What Google’s Sergei Vassilvitskii told EU

Sergei Vassilvitskii has held the title of distinguished scientist at Google since 2012 and is widely regarded as a leader in his field. The issue is the European Commission’s proposed method to ensure anonymised personal data. Vassilvitskii has underlined fears that the proposed measures may not be strong enough to prevent modern AI tools from sifting through the data to identify people. Vassilvitskii has reportedly written to Brussels warning that the Commission’s proposed anonymisation scheme for forced search-data sharing is, by his Red team’s own demonstration, breakable in less than 2 hours. “We are concerned because the EC’s approach to anonymization fails to protect Europeans’ privacy: our red team managed to re-identify users in less than two hours,” he said in exclusive written comments to news agency Reuters.For those unaware, Red Team is the company’s dedicated group that acts as ethical hackers by simulating real-world cyberattacks against Google’s products and systems.

Google has time till July 27

Regulators will reportedly decide by July 27 on the exact measures which Google will have to implement. Failure to do so could see the company charged with breaching the Digital Markets Act. Under this Act, Google could be penalised with a fine that may go as high as 10% of its global annual revenue. This is not the first time that the European Commission is going after an American company. The European Commission, which acts as the EU competition enforcer, has in recent years cracked down on America’s biggest technology companies, commonly called Big Tech, via a slew of legislations to ensure that users in Europe have more choices as well as to help small companies in the region get room to compete. DMA was enforced in 2024 with the goal of ending what EU calls Big Tech’s monopoly in favor of fairer competition.

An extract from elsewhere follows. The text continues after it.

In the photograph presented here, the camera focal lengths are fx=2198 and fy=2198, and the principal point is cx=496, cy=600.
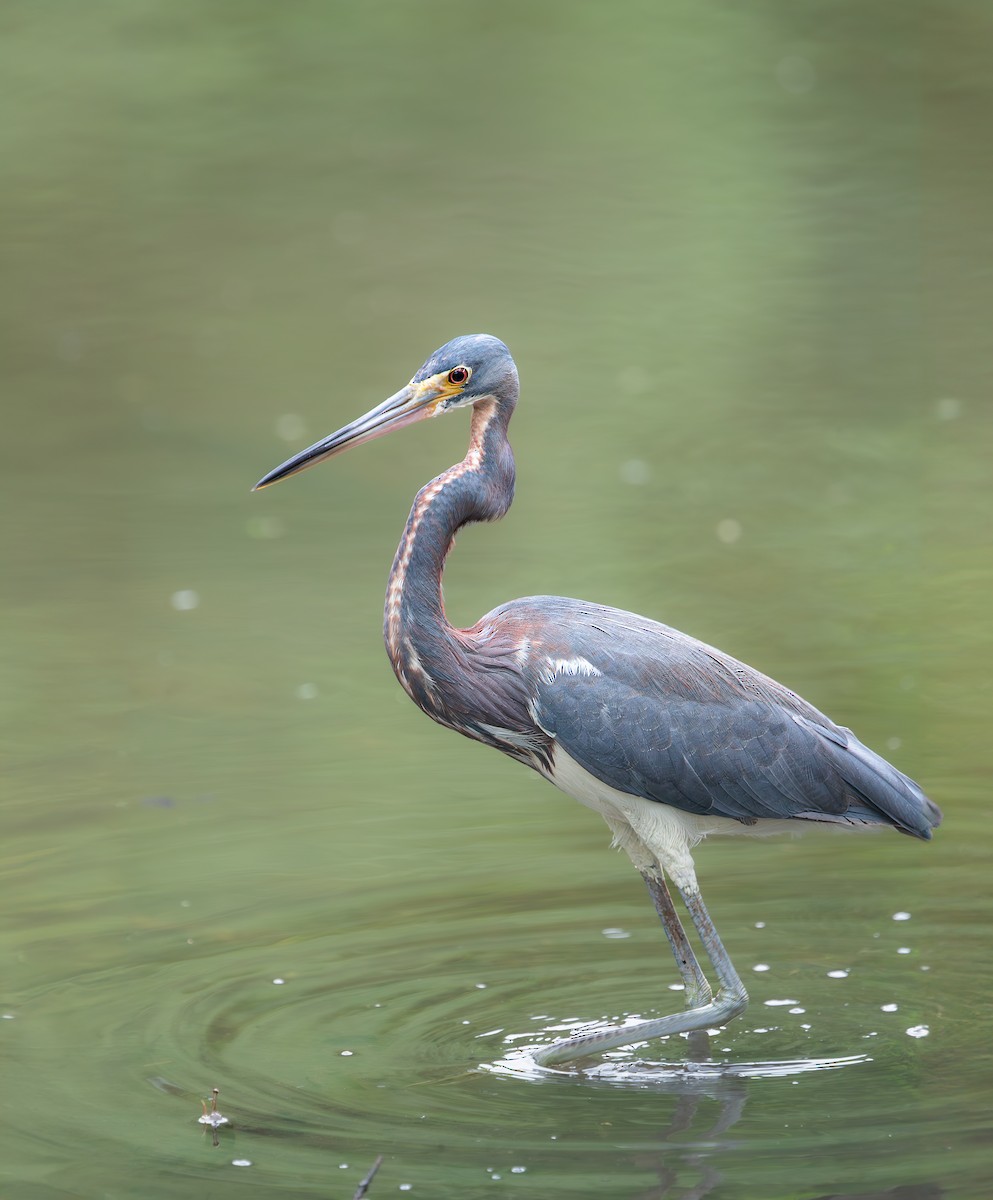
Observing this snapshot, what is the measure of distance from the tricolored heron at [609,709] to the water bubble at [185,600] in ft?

Security researcher Lukasz Olejnik agrees with Google

Vassilvitskii’s alarm comes days after independent security researcher Lukasz Olejnik also raised similar concerns. In a lengthy blog post, Olejnik slammed the EU plan as no less than “one of the biggest risks in Europe this year”. “Through DMA enforcement, it may compel Google to hand over sensitive search data about millions of Europeans to third parties, including entities that could be used as fronts by hostile actors. The privacy risk is serious. The national-security risk is real,” he wrote on X.